• Given text:
+--

SAT Triangles

To successfully solve problems about triangles on the SAT, you need to know:

all triangles on the SAT are non-degenerate
how to classify triangles by angles and sides
that the measures of the angles in a triangle add to \(180^\circ\)
the Triangle Inequality
about inequalities due to measures of angles and lengths of sides
how to find the perimeter and area of a triangle

Properties of Triangles

Which of the following list of side lengths can form a triangle?

(A) \(\ \ 1, 2, 1\)
(B) \(\ \ 2, 3, 5\)
(C) \(\ \ 2.6, 2.4, 1\)
(D) \(\ \ 5, 5, 10.5\)
(E) \(\ \ 6, 9, 18\)

Correct Answer: C

Solution:

Tip: Triangle Inequality: The sum of the lengths of any two sides in a triangle is greater than the length of its third side.
As shown, (A), (B), (D), and (E) contradict the triangle inequality.

(A) \(1 + 1 \ngtr 2\)
(B) \(2 + 3 \ngtr 5\)
(D) \(5 + 5 \ngtr 10.5\)
(E) \(6 + 9 \ngtr 18\)

Only choice (C) satisfies the triangle inequality. That is,

\[2.6+2.4 > 1, \quad 2.6 + 1 > 2.4,\quad\text{and} \quad 2.4 + 1 > 2.6.\]

Incorrect Choices:

(A), (B), (D), and (E)
The solutions shows why these choices are wrong.

Perimeter and Area

In the figure above \(AB \parallel DE\) and \(CD + CE = 2AB.\) What is the ratio of \(A_{\triangle ABC}\) to \(A_{ABED}?\)

(A) \(\ \ 1:9\)
(B) \(\ \ 1:3\)
(C) \(\ \ 1:2\)
(D) \(\ \ 2:3\)
(E) \(\ \ 3:1\)

Correct Answer: B

Solution:

Tip: Area of a triangle with height \(h\) and base \(b\): \(A_{\triangle} = \frac{1}{2}bh.\)
Tip: Know the Properties of Proportions.

\[\begin{array}{r c l l} A_{\triangle ABC} &=& \frac{1}{2} \cdot h \cdot AB &\quad A_{\triangle}=\frac{1}{2}bh\\ \\ A_{ABED} &=& A_{\triangle ACD} + A_{\triangle ABC} + A_{\triangle BCE}&\quad \text{area addition postulate}\\ \\ A_{ABED} &=& \frac{1}{2} \cdot h \cdot CD + \frac{1}{2} \cdot h \cdot AB + \frac{1}{2} \cdot h \cdot CE &\quad A_{\triangle}=\frac{1}{2}bh\\ \\ A_{ABED} &=& \frac{1}{2} \cdot h \cdot (CD + AB + CE) &\quad \text{factor out}\ \frac{1}{2}\cdot h\\ \\ A_{ABED} &=& \frac{1}{2} \cdot h \cdot 3AB &\quad CD + CE = 2AB \\ \\ A_{ABED} &=& \frac{3}{2} \cdot h \cdot AB &\quad \text{re-arrange}\\ \\ \frac{ A_{\triangle ABC} }{ A_{ABED} } &=& \frac{ \frac{1}{2} \cdot h \cdot AB }{ \frac{3}{2} \cdot h \cdot AB } &\quad \text{set up proportion}\\ \\ \frac{ A_{\triangle ABC} }{ A_{ABED} } &=& \frac{1}{3 } &\quad \text{simplify}\\ \\ A_{\triangle ABC} : A_{ABED} &=& 1:3 &\quad \text{re-write}\\ \end{array}\]

Incorrect Choices:

(A)

+--

• Record set:
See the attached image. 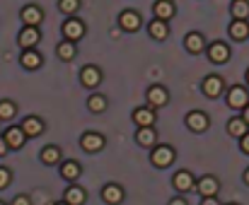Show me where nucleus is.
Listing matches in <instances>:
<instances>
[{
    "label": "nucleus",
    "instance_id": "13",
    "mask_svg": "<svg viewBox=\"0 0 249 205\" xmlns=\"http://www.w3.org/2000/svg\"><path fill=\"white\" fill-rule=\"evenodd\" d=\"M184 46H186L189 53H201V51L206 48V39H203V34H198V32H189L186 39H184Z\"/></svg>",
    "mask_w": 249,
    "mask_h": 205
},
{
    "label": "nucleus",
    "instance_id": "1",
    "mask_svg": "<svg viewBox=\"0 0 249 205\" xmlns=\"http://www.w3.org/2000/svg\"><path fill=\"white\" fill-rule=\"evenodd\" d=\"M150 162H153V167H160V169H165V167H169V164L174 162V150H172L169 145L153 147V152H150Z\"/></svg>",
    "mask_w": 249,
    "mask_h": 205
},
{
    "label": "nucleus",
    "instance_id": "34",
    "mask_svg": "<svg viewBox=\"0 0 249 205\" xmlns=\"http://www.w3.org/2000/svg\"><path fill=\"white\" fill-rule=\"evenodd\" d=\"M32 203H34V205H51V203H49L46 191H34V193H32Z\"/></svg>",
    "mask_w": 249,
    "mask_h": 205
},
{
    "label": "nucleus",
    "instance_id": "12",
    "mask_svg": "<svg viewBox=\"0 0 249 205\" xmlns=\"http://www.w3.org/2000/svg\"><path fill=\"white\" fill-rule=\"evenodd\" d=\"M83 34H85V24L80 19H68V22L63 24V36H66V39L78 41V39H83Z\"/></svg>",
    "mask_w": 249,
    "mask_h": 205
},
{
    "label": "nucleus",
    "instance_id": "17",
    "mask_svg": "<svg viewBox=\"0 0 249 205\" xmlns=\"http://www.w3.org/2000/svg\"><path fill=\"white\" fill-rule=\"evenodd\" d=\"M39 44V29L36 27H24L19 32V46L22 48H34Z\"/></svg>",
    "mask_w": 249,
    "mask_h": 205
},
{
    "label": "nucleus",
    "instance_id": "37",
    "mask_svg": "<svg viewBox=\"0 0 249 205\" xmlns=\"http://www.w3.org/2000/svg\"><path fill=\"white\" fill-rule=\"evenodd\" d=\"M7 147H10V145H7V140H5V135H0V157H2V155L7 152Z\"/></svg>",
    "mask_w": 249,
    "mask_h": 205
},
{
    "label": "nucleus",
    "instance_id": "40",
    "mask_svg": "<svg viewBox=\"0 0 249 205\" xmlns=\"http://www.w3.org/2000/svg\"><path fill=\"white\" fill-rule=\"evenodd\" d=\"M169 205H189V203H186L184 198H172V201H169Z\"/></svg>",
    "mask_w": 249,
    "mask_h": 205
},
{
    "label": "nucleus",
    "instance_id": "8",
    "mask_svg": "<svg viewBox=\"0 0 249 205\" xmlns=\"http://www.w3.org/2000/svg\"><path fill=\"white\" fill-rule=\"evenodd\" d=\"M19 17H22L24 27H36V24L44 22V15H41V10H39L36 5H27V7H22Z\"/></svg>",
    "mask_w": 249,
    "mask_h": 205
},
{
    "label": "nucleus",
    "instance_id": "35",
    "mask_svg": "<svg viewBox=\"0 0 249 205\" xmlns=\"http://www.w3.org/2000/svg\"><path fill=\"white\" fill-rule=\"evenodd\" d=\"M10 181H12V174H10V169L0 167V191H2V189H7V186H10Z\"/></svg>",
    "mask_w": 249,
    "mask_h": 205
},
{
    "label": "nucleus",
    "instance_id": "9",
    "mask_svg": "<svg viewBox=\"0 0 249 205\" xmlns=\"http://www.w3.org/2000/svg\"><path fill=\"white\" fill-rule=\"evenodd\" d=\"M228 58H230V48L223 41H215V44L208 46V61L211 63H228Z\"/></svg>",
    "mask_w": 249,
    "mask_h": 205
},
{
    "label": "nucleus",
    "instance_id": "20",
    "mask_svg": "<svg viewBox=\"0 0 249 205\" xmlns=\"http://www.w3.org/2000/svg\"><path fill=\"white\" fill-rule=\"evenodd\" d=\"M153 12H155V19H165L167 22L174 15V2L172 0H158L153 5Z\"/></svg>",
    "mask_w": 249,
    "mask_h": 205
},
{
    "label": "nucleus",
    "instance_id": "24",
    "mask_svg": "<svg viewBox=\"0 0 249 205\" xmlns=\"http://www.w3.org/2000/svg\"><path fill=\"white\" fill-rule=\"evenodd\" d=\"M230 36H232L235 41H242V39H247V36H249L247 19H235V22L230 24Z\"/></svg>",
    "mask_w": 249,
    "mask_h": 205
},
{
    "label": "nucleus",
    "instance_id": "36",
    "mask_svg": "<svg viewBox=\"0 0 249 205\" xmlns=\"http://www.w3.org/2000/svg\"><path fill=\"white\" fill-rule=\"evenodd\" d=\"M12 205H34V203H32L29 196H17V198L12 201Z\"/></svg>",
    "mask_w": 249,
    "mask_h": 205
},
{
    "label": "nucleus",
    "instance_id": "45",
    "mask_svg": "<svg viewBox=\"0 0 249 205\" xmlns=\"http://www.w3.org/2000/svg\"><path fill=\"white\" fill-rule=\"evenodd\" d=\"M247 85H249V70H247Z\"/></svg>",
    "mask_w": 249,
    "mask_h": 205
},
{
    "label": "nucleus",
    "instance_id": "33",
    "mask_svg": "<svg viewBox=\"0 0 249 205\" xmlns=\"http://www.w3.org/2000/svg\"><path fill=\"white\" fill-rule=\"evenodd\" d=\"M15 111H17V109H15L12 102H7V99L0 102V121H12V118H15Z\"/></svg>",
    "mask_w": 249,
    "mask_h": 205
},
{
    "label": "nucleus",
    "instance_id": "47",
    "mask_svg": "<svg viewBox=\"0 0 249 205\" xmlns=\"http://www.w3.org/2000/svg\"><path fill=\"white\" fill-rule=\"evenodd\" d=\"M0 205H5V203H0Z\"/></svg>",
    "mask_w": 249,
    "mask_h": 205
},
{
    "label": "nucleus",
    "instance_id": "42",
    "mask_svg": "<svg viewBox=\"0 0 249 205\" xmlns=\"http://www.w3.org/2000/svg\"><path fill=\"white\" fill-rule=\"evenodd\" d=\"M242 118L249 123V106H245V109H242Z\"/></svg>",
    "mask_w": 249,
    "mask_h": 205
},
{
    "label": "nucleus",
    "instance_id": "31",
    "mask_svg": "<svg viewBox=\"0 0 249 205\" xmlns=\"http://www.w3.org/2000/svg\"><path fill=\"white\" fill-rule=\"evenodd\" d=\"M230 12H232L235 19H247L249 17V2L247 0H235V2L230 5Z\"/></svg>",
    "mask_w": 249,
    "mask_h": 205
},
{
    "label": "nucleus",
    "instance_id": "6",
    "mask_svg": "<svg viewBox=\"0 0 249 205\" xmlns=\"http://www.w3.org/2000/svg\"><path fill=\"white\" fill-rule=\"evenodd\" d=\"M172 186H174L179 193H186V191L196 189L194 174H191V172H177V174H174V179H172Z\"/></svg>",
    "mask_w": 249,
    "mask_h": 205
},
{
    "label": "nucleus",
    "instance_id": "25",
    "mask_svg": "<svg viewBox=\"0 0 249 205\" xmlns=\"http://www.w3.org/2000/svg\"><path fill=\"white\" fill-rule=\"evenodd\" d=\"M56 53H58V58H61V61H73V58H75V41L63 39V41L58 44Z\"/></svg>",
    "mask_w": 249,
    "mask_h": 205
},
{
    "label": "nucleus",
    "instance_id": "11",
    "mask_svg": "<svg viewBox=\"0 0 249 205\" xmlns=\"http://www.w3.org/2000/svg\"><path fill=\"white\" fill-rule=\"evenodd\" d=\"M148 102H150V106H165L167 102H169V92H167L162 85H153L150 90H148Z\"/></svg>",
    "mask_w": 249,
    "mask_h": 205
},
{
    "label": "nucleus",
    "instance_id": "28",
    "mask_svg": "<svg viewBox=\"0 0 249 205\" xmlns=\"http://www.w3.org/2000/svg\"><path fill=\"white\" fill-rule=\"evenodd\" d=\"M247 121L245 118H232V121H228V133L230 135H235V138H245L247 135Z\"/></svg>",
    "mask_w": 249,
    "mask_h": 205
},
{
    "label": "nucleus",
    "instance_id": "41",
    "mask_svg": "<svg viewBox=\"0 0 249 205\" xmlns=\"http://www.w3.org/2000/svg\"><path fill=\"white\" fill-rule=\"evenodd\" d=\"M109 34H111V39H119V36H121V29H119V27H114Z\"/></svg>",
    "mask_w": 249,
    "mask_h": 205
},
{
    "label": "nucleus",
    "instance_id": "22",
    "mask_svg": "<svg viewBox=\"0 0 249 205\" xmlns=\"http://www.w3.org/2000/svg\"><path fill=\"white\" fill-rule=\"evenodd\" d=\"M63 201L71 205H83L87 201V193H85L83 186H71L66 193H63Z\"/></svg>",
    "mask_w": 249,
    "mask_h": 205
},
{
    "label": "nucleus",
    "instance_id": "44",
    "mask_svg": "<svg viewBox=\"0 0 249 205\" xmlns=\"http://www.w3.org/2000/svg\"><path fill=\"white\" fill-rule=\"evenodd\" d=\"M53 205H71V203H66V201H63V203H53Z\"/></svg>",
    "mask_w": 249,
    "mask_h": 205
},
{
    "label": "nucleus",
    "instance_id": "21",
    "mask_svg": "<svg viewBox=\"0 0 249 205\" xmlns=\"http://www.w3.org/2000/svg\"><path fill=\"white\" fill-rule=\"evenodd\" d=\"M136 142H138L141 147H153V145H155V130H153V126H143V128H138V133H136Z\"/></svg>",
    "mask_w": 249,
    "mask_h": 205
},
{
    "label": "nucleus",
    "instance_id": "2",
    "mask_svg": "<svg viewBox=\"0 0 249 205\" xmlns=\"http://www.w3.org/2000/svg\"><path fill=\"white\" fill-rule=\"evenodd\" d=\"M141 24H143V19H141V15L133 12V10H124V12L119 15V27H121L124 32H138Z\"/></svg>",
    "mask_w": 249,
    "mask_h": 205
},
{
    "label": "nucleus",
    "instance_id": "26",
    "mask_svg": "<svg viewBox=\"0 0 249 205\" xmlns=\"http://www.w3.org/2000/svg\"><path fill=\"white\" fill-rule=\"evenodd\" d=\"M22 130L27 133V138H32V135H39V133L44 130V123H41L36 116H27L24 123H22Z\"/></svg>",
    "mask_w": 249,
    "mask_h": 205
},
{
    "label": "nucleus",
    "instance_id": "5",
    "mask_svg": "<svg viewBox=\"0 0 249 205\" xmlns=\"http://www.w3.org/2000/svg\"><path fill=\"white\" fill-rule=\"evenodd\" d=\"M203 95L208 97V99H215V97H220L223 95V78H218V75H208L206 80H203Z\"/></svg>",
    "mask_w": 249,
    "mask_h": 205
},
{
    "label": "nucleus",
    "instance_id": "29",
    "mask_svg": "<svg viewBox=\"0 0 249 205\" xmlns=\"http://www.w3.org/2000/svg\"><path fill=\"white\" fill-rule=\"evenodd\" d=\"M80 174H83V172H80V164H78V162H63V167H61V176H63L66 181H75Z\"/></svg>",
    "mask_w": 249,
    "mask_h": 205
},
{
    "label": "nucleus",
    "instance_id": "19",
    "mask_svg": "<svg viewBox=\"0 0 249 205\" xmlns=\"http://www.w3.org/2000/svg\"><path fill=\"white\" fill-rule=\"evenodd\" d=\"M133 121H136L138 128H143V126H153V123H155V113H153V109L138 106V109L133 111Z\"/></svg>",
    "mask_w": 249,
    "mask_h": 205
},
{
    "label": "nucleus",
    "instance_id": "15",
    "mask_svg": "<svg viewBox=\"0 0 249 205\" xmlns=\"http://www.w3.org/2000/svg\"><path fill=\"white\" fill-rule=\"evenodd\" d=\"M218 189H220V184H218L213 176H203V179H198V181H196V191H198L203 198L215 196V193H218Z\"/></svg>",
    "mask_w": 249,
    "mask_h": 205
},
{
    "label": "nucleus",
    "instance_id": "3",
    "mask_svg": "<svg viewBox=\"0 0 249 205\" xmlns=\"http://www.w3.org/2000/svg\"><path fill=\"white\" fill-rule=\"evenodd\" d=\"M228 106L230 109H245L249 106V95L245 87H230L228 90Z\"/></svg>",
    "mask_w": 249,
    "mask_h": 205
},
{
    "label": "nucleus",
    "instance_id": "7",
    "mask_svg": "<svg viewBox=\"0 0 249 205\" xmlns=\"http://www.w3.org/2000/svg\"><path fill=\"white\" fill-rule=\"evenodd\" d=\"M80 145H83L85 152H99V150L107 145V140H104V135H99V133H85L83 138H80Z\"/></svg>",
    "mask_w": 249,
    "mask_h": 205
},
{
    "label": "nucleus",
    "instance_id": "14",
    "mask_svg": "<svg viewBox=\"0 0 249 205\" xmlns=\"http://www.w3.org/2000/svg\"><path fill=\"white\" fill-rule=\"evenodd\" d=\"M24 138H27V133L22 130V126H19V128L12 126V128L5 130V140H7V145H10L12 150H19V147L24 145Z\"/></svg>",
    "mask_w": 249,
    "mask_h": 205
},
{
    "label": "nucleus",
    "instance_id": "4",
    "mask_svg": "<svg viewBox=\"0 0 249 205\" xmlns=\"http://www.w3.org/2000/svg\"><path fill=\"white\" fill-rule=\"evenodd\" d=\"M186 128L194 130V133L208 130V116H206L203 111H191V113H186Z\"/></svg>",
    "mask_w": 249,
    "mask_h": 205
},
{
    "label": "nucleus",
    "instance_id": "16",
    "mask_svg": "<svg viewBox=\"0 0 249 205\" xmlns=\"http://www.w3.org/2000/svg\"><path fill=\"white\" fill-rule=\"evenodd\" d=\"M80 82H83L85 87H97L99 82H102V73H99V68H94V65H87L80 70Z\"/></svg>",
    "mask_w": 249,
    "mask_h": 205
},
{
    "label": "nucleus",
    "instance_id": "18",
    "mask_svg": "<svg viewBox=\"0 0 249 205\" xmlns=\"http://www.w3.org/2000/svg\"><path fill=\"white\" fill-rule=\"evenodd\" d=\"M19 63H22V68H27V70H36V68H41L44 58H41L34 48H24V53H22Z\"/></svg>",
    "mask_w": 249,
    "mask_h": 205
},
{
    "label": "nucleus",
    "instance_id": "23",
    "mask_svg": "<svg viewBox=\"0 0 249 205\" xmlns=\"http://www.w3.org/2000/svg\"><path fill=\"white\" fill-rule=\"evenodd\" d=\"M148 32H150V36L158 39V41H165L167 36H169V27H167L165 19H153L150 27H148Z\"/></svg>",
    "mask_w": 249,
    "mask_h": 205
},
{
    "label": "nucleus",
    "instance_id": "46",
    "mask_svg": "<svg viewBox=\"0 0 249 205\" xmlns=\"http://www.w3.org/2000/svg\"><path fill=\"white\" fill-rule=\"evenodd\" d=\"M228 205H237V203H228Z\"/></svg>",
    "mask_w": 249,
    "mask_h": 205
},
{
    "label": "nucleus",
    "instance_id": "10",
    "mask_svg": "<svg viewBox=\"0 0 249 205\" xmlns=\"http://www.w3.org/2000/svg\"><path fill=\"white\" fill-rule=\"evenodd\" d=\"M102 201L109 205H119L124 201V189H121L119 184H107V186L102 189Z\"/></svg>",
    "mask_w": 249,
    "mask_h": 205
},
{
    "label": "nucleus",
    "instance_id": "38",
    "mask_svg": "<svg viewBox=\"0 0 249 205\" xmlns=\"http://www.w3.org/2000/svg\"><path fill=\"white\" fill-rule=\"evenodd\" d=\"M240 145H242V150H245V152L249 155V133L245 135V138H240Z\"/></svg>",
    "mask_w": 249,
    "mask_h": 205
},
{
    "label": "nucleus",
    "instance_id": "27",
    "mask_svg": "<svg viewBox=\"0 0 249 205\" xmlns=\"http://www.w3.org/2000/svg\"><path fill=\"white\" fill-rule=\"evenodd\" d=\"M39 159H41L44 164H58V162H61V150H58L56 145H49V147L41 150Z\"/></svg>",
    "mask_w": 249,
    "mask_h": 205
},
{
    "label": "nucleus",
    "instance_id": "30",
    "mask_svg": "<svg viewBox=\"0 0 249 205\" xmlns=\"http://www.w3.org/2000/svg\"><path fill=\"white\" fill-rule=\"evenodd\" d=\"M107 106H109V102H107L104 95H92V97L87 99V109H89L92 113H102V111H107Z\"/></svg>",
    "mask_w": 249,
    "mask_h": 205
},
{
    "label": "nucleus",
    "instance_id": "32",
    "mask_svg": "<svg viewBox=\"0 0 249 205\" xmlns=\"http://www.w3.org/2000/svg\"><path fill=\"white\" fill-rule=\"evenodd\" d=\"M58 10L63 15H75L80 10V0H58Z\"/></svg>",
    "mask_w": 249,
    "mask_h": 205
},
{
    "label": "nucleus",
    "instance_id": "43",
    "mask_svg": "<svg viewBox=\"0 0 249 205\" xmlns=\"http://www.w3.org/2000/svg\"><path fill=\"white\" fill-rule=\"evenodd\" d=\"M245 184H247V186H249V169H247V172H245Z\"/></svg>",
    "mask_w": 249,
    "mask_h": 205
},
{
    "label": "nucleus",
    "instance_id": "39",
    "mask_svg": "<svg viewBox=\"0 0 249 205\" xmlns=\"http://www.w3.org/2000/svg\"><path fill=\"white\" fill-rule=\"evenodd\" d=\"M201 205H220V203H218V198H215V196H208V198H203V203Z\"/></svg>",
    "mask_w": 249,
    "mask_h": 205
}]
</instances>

+--

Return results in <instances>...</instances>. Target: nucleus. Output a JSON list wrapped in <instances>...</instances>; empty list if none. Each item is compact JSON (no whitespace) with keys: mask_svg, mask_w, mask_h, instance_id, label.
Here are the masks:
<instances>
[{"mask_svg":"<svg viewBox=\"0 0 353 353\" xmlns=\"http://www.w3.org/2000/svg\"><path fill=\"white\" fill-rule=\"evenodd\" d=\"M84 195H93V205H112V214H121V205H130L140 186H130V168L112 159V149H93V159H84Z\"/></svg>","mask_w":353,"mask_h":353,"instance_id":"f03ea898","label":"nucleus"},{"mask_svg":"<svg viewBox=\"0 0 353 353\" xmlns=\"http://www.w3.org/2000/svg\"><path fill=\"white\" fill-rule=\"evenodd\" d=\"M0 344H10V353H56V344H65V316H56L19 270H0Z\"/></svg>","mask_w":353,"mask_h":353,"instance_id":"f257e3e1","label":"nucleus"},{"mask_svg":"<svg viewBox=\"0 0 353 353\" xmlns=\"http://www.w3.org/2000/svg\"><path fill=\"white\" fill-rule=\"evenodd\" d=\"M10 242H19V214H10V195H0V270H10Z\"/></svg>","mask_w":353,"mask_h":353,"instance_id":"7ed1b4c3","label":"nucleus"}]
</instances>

+--

• Given task A: In the SAT triangles page, why may the sum CD + AB + CE be replaced by 3AB when the area of ABED is computed?
• Given task B: Carry on with the SAT triangles page from the point at which it stops.

• Response A: The problem states that CD + CE = 2AB. Adding AB to that sum gives CD + AB + CE = 3AB, so the expression ½·h·(CD + AB + CE) becomes ½·h·3AB.

• Response B:
You will get this wrong answer if to \(\triangle ABC\) and trapezoid \(ABED\) you apply the theorem which states that if two figures are similar, then the ratio of their areas equals the square of their scale factor. But in this case, we aren't dealing with similar figures.

(C)
Tip: Read the entire question carefully.
This is the ratio of \(AB\) to \(DE,\) not of \(A_{\triangle ABC}\) to \(A_{ABED}. \)

(D)
Tip: Read the entire question carefully.
If you find the ratio \( (A_{\triangle ADC} + A_{\triangle BCE}) : A_{ABED},\) you will get this wrong answer.

(E)
Tip: Read the entire question carefully.
If you find \(A_{ABED} :A_{\triangle ABC} ,\) instead of \(A_{\triangle ABC} : A_{ABED},\) you will get this wrong answer.

Review

If you thought these examples difficult and you need to review the material, these links will help:

SAT Tips for Triangles

The angles opposite the two congruent sides in an isosceles triangle are congruent.

The measures of the angles in a triangle add to \(180^\circ.\)

The measure of an exterior angle of a triangle equals the sum of the measures of the two non-adjacent interior angles.

If one side of a triangle is longer than another side, then the angle opposite the first side is bigger than the angle opposite the second side.

If one angle in a triangle is bigger than another angle, then the side opposite the first angle is longer than the side opposite the second angle.

Triangle Inequality: The sum of the lengths of any two sides in a triangle is greater than the length of its third side.

Perimeter of a polygon equals the sum of the lengths of its sides.

Area of a triangle with height \(h\) and base \(b\): \(A_{\triangle} = \frac{1}{2}bh.\)

If two triangles have equal heights, then the ratio of their areas equals the ratio of their bases.

If two triangles have equal bases, then the ratio of their areas equals the ratio of their heights.

If two figures are similar, and their scale factor is \(a:b,\) then the ratio of their perimeters is \(a:b\) and the ratio of their areas is \(a^2:b^2.\)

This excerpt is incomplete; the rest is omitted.